TEXTO DE LA PÁGINA:
════════

En el silencio circular de los monjes que han ido bajando al olor de la novedad, la punta parece rasgar el decrépito papel de arroz. El hombre tiende el papel al más cercano sin mirarlo, sin volverse. Apenas le ha tomado unos segundos. El papel circula de mano en mano hasta el superior que comprueba, transcribe y lee en voz alta:

-Que le corten igual la cabeza.

lunes, 7 de abril de 2008

Una pregunta tonta

Si traspasaran mi cerebro al cuerpo de un alemán, ¿hablaría con mi gracejo andaluz de siempre o con la torpeza en la pronunciación de un guiri?

sábado, 5 de abril de 2008

Esto de los blogs

Veo un comentario de alguien en un blog, alguien que, me parece, ha debido llegar a ese blog por mediación mía... Qué leches, veo a Arp comentando en casa de Jesús, no sé por qué iba a evitar los nombres. El caso es que me alegra mucho la posibilidad de poner en contacto a gente que vale la pena, que piensan distinto sobre algunas cosas e igual sobre otras, y que sólo por eso merece la pena esta cosa de tener un blog en vez de llenar cuadernillos de papel.

════════

DATOS PROPORCIONADOS:
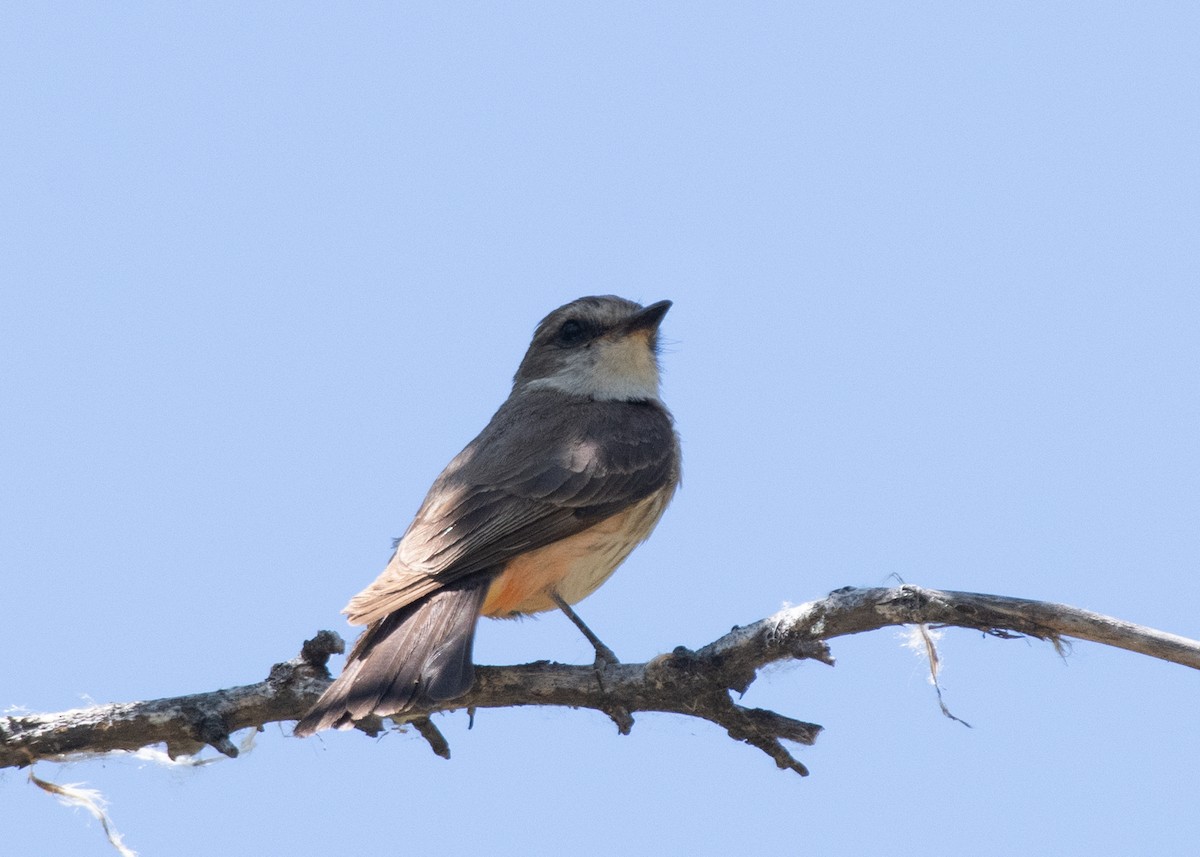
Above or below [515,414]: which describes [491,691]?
below

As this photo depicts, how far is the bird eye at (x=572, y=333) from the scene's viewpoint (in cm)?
918

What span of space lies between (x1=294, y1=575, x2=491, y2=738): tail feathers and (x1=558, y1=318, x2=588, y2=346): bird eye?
2.89 meters

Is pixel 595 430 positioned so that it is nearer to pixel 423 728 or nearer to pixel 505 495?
pixel 505 495

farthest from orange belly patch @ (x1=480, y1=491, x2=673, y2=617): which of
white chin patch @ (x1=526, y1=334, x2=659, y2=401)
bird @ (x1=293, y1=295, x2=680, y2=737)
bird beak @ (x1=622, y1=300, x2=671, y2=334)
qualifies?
bird beak @ (x1=622, y1=300, x2=671, y2=334)

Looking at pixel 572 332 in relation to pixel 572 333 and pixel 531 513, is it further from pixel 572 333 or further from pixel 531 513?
pixel 531 513

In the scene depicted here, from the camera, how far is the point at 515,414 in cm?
853

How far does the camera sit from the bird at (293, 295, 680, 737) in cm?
604

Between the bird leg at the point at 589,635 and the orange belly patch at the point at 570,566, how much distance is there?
0.15 feet

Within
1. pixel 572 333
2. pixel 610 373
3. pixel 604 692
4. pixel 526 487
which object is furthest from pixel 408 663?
pixel 572 333

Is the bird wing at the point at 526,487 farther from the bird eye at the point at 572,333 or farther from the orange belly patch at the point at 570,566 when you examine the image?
the bird eye at the point at 572,333

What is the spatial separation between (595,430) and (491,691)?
2252 millimetres

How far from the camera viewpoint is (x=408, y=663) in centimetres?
604

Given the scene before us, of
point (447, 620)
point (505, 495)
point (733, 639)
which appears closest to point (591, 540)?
point (505, 495)

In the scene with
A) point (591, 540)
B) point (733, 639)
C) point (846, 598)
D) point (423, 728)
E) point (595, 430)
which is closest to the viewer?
point (846, 598)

════════

TAREAS PENDIENTES:
1. Enumera todas las acciones que realiza el superior con el papel según el texto de la página.
2. Según el texto de la página, ¿quién aparece comentando en casa de Jesús?
3. Por favor, prosigue el texto de la página a partir de su última oración.

RESPUESTAS A CONTINUACIÓN:
1. Comprueba, transcribe y lee en voz alta.

2. Arp.

3.
Rectifico (v. comentarios): el contacto no es a través de mis enlaces. Como la entrada va de interconexión, no la cambio.

miércoles, 2 de abril de 2008

Elogio (insuficiente) de Corinto

A Corinto llega Edipo recién nacido y librado a la muerte, y allí se encuentra hijo de reyes, admirado y querido. Orestes vengador, exiliado, marcha también a Corinto donde conocerá la laxitud de los días ociosos y lentos, las ocupaciones placenteras, el dulce amor de Pílades exento de arrebatos.

No son los primeros ni los últimos: parece inevitable que acaben recalando allí quienes huyen de su tierra. En esa Corinto que se adivina provincial y un tanto ramplona es fácil imaginar que el que llega exiliado se convierte en seguida, merced a sus modales más complicados y a la impronta de su ciudad de origen (que siempre se antoja en la distancia rica y brillante), en cabeza y modelo de la juventud dorada. Sus dichos, sus andares, la clámide que llevan cogida a la izquierda con un alfiler de punta cuadrada se convierten en santo y seña de los lechuguinos primero y más tarde de todo el pueblo. Así aquel capitán de infantería lacedemonio que vino, prófugo, a poner taller de herrero (lo habían condenado a muerte en consejo de guerra por beber agua fresca de un regato en el propio casco): a los dos años de llegar sus eses arrastradas se habían incorporado tan firmemente al dialecto local que nadie recordaba ya su origen.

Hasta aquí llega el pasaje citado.